It is also simpler in some ways to build a nuclear bomb with highly enriched uranium than one with plutonium.

“While a plutonium bomb requires the assembly of a complicated weapons system to deal with pre-detonation issues, a HEU bomb is relatively easy to construct,” Harvard physicist Hui Zhang wrote in an analysis for the Bulletin of the Atomic Scientists. “Moreover, unlike plutonium, HEU poses no significant health hazards during the construction phase because of its low level of radiation.”

Scientist and nuclear expert Siegfried Hecker said plutonium is considered better for building small warheads, which North Korea is believed to be attempting to develop so it can threaten the U.S. with long-range nuclear-tipped missiles.

“Switching to HEU at this point actually increases the technical challenge” for North Korean scientists to build miniaturized nuclear warheads, James Acton, a physicist at the Carnegie Endowment for International Peace, said in an email.

It’s not clear whether North Korea has made bomb-grade uranium. But Pyongyang confirmed long-held worries that it was enriching uranium in late 2010, when it showed foreign experts a facility at its well-known Yongbyon nuclear reactor site. Analysts strongly suspect Pyongyang has other uranium enrichment facilities, and it is feared that hidden plants could be producing large amounts of weapons-grade uranium.

EASY TO DIG UP:

North Korea says the program is for peaceful, energy-generating purposes. But while uranium enriched to low levels is used in power reactors, centrifuges can also be made to enrich uranium to the high levels needed for bombs.
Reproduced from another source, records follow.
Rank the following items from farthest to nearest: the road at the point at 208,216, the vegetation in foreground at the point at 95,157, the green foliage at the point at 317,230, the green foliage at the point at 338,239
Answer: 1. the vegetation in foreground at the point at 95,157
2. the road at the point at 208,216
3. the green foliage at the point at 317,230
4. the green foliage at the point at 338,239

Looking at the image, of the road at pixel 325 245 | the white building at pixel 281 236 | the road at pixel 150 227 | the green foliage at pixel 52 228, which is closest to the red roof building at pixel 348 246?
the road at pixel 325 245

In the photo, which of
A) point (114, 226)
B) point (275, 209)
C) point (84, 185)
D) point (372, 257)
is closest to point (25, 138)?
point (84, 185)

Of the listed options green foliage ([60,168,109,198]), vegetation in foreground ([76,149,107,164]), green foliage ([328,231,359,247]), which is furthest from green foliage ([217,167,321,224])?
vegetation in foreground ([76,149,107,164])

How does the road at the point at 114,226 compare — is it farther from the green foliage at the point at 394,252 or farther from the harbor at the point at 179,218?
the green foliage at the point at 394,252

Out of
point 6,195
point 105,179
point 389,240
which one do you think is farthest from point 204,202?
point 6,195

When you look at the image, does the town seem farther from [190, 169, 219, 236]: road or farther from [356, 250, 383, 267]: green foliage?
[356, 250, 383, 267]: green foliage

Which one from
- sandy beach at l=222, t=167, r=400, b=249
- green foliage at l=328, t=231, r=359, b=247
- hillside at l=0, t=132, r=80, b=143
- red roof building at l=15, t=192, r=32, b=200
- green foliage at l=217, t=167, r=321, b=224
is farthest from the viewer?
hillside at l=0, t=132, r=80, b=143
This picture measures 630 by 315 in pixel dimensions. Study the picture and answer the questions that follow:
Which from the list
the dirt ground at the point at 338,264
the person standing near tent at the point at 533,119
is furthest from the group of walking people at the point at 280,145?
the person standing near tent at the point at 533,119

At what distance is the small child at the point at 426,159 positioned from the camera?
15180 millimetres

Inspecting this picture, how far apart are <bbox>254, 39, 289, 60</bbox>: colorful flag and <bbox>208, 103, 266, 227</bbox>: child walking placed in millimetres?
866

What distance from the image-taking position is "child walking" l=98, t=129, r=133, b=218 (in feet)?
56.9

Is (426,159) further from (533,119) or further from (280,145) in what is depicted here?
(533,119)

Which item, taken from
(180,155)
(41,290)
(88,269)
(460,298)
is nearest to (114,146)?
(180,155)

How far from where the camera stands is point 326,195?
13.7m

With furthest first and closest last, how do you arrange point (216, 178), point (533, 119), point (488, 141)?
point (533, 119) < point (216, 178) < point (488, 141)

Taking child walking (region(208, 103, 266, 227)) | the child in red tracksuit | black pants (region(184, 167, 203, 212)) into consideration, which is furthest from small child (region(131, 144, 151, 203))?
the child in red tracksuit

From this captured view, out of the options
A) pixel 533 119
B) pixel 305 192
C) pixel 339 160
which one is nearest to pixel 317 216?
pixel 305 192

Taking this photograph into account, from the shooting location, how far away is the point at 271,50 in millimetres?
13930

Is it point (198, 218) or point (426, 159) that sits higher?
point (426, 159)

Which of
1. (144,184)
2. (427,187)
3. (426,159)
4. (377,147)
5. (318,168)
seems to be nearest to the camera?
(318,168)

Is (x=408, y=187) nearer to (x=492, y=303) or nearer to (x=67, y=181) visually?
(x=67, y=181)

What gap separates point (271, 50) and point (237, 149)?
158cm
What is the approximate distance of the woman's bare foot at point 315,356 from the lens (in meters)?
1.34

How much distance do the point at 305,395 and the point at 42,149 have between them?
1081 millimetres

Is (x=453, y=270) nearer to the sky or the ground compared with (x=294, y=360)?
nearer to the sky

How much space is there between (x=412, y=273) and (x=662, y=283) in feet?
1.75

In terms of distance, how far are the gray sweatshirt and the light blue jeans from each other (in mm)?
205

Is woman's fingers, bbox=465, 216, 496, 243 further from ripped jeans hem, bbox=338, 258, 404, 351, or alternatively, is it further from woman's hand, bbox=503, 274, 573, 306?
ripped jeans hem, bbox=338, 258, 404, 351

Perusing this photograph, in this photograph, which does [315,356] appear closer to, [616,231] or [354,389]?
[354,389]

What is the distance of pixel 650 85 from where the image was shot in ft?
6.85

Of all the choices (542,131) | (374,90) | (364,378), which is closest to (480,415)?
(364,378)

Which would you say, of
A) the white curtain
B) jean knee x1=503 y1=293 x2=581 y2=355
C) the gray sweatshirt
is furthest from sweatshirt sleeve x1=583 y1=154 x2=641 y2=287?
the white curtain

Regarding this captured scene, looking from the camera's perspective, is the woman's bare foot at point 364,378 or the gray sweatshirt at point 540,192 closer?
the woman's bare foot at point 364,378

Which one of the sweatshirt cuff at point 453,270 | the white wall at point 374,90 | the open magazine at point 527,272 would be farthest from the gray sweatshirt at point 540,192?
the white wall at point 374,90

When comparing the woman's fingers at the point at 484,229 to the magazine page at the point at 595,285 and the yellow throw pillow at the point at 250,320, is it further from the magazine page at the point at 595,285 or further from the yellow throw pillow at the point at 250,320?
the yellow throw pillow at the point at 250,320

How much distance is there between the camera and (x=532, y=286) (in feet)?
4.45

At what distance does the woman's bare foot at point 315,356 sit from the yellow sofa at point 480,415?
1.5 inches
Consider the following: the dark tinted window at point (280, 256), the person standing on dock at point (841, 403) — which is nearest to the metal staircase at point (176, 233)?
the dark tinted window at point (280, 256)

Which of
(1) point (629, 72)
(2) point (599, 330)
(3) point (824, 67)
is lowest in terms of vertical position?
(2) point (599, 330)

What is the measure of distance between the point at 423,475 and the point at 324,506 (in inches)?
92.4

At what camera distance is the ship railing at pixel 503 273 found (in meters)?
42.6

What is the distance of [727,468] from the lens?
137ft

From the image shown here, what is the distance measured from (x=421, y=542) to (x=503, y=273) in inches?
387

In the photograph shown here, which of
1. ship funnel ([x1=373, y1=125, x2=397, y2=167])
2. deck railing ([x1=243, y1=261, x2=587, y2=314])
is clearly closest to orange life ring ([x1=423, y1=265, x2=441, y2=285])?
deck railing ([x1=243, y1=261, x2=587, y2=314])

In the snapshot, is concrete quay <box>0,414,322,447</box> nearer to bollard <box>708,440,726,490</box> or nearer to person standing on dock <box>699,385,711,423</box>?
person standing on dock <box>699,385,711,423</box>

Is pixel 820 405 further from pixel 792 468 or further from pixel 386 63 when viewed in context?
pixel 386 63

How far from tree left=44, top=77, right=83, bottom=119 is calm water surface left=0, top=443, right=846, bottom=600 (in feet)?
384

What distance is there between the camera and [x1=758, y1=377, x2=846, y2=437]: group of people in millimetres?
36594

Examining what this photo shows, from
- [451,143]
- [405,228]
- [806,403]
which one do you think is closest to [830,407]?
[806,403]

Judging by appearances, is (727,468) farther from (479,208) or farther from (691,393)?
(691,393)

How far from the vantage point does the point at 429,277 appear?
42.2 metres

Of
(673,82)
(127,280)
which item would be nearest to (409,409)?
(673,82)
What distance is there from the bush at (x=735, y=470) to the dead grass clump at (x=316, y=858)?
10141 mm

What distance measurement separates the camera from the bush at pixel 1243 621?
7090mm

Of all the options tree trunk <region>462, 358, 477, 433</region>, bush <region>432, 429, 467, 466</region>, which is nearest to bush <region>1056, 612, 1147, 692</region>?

North Korea apparently decided a few years ago to focus on highly enriched uranium rather than plutonium, Acton said. That’s probably because its leaders realized that “with a given amount of investment, it could produce more bombs-worth of HEU than plutonium,” he said.

North Korea has large deposits of uranium ore, and is far less able to acquire plutonium.

Hecker estimated that Pyongyang has only 24 to 42 kilograms of plutonium — enough for perhaps four to eight rudimentary bombs similar to the plutonium weapon used on Nagasaki in World War II. It does not appear to making more; its plutonium reactor north of Pyongyang was shut down during disarmament negotiations.

“It’s only logical that it would now test an HEU device, since that would be most helpful for designing its future arsenal,” Acton said, though he didn’t exclude the possibility of a plutonium test.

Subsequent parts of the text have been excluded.